WORK TO COMPLETE -
Copy each line of the records below, from the first through the one that contains "smc.css === */", exactly as written.

※

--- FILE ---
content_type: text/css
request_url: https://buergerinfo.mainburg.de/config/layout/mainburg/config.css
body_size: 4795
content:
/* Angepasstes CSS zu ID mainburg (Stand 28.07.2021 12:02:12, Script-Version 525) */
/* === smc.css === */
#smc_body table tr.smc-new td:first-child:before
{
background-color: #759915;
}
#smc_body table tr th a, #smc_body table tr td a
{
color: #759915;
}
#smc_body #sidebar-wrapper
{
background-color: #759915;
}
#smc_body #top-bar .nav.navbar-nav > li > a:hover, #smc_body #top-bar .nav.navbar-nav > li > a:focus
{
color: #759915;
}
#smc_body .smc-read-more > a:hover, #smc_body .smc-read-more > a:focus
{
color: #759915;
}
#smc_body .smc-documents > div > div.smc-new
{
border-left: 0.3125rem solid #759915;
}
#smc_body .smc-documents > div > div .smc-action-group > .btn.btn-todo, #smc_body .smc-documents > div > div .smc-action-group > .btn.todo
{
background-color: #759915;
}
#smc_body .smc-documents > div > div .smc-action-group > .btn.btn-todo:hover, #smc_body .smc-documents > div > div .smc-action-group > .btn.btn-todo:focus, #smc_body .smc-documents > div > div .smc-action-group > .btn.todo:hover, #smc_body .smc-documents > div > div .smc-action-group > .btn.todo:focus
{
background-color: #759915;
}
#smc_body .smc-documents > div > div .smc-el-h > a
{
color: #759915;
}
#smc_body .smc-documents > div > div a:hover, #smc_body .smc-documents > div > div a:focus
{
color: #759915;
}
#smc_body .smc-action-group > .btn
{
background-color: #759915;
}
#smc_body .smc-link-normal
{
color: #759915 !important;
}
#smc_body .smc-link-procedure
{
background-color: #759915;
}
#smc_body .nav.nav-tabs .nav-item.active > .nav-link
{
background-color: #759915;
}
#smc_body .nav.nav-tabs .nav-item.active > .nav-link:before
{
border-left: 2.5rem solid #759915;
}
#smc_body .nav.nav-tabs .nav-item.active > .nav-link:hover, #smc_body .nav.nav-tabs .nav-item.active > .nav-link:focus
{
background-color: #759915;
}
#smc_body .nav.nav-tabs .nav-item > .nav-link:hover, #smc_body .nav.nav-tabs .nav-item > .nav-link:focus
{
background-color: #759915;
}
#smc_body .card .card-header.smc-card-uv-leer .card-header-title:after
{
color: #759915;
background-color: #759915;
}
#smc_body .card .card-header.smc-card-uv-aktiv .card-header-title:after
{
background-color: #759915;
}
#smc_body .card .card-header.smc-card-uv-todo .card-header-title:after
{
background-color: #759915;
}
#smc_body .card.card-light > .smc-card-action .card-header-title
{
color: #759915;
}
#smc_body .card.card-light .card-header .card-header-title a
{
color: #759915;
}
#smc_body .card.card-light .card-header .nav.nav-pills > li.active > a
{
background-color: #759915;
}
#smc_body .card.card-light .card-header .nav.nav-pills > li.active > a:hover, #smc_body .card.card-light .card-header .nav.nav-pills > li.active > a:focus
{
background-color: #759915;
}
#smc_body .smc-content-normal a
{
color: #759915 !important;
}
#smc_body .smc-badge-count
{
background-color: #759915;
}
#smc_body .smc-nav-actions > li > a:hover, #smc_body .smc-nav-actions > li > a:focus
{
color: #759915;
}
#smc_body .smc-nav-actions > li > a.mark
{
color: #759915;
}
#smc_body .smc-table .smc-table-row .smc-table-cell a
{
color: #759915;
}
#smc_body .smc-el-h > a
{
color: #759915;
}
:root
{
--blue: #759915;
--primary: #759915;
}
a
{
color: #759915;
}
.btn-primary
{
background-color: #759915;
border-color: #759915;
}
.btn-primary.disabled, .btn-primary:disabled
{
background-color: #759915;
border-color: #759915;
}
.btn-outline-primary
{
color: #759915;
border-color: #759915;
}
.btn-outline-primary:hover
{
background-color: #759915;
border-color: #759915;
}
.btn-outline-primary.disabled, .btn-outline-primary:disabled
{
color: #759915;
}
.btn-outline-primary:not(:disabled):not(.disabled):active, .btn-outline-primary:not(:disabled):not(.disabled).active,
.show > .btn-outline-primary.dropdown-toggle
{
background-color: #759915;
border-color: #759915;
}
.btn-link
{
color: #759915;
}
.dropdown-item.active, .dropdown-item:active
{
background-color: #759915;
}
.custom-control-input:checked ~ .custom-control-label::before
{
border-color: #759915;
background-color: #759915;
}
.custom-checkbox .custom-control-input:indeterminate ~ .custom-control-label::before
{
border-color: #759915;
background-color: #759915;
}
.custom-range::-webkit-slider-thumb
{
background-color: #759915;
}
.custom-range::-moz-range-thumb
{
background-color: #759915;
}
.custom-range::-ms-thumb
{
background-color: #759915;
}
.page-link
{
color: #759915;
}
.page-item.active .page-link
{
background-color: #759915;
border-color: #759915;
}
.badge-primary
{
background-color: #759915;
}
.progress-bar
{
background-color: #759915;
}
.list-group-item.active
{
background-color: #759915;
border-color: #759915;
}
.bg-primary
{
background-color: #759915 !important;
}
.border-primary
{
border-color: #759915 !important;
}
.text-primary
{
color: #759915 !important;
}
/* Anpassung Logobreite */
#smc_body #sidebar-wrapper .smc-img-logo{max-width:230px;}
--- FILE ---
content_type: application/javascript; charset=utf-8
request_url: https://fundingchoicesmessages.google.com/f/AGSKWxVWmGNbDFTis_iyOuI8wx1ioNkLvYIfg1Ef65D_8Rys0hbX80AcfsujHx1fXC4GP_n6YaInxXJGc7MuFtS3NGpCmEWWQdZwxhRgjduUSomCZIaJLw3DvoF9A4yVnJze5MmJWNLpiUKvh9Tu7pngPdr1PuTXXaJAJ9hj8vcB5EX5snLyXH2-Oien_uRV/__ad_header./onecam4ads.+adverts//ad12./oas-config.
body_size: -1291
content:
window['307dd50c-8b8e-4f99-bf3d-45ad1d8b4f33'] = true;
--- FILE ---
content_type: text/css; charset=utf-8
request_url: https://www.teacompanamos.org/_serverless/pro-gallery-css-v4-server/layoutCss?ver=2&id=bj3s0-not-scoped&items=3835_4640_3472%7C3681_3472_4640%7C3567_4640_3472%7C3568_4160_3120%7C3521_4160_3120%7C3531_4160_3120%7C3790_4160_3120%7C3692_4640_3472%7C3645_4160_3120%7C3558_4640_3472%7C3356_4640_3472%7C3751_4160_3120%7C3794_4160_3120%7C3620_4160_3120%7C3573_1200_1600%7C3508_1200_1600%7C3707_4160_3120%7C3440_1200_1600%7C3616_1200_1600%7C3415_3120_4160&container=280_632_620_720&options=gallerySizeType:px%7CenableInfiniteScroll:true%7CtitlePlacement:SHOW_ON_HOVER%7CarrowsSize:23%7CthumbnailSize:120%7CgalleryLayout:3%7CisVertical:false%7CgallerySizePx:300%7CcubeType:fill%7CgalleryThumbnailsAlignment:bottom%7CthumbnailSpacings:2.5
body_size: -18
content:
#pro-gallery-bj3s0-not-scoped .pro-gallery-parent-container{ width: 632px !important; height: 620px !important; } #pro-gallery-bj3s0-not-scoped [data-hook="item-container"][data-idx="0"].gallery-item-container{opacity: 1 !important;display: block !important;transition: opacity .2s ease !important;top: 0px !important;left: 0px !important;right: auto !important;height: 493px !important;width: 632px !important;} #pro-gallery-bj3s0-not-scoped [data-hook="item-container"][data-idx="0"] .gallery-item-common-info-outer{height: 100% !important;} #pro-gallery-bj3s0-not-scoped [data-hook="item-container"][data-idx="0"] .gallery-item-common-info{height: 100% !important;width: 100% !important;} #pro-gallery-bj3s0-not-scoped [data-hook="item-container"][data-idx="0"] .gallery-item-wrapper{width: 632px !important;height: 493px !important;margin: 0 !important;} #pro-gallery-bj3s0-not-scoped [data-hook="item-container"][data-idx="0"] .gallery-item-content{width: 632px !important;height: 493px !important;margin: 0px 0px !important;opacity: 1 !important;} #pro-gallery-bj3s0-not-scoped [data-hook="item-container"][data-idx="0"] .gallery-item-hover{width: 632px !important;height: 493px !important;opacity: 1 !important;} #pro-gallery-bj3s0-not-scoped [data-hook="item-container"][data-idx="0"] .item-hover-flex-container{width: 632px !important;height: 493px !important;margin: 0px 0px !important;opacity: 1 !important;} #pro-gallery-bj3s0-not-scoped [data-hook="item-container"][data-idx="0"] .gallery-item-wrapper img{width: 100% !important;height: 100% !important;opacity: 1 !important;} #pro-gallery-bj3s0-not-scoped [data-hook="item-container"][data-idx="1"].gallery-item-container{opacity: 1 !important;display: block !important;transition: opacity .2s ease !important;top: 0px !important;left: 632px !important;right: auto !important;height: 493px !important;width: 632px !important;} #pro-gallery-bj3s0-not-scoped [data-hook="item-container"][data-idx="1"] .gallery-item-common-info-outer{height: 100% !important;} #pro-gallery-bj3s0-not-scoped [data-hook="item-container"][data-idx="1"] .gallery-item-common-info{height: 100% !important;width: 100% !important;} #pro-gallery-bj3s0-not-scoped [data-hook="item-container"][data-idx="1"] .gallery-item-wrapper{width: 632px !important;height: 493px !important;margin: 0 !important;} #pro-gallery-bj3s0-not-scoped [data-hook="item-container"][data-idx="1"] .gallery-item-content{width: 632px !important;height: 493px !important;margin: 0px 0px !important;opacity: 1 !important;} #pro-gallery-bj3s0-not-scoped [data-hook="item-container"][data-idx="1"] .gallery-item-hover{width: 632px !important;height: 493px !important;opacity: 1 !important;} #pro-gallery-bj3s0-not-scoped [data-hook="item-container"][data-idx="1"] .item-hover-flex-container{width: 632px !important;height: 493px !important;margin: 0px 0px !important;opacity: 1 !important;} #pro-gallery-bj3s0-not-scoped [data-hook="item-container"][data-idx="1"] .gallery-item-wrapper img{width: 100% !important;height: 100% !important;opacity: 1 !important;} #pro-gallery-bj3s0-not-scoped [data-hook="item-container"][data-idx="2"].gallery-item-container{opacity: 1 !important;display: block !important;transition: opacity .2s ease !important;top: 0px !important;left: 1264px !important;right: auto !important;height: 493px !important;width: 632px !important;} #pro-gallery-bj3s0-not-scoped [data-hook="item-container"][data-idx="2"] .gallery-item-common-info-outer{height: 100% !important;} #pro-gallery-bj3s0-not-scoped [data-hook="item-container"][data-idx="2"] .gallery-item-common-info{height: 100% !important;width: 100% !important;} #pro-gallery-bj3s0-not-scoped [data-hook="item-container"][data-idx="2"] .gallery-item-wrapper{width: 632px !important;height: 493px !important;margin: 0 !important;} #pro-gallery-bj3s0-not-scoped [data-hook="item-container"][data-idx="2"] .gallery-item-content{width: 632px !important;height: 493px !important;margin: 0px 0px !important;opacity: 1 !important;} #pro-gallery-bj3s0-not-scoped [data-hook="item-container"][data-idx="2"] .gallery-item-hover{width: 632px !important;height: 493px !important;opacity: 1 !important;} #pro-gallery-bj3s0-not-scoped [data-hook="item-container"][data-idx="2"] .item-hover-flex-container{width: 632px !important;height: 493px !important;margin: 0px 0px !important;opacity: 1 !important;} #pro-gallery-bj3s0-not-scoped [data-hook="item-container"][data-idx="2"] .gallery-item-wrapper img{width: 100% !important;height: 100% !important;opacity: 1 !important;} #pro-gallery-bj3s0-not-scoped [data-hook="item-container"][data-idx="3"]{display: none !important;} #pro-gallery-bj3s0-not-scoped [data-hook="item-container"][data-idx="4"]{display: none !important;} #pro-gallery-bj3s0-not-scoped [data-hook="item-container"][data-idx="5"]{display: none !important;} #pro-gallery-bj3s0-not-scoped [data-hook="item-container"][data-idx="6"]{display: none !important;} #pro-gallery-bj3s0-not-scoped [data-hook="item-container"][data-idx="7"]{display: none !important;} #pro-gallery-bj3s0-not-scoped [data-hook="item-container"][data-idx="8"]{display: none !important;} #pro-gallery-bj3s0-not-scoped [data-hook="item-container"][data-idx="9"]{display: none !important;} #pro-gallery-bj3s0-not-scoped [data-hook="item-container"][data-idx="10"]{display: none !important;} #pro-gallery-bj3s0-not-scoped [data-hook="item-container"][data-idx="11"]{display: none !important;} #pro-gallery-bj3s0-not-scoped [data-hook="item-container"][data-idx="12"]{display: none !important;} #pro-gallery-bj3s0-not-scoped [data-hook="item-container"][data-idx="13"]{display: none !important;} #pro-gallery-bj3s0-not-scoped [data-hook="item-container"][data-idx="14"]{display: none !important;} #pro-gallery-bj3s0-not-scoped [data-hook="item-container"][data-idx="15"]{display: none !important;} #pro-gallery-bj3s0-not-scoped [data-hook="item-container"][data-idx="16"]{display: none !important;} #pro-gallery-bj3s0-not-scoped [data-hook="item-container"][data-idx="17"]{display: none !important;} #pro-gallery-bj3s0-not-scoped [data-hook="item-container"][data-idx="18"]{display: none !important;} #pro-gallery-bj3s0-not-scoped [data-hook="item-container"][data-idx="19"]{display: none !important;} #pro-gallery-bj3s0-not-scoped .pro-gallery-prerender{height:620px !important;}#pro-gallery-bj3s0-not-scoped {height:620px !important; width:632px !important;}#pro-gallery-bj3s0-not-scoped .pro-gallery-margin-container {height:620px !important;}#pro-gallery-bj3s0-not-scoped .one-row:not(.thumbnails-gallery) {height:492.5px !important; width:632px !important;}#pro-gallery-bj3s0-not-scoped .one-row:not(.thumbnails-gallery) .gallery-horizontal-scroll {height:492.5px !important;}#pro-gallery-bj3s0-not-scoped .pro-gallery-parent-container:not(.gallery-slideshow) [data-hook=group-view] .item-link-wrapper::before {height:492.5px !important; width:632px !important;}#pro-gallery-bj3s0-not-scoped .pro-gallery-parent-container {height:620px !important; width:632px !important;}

※

TASK OUTPUT -
--- FILE ---
content_type: text/css
request_url: https://buergerinfo.mainburg.de/config/layout/mainburg/config.css
body_size: 4795
content:
/* Angepasstes CSS zu ID mainburg (Stand 28.07.2021 12:02:12, Script-Version 525) */
/* === smc.css === */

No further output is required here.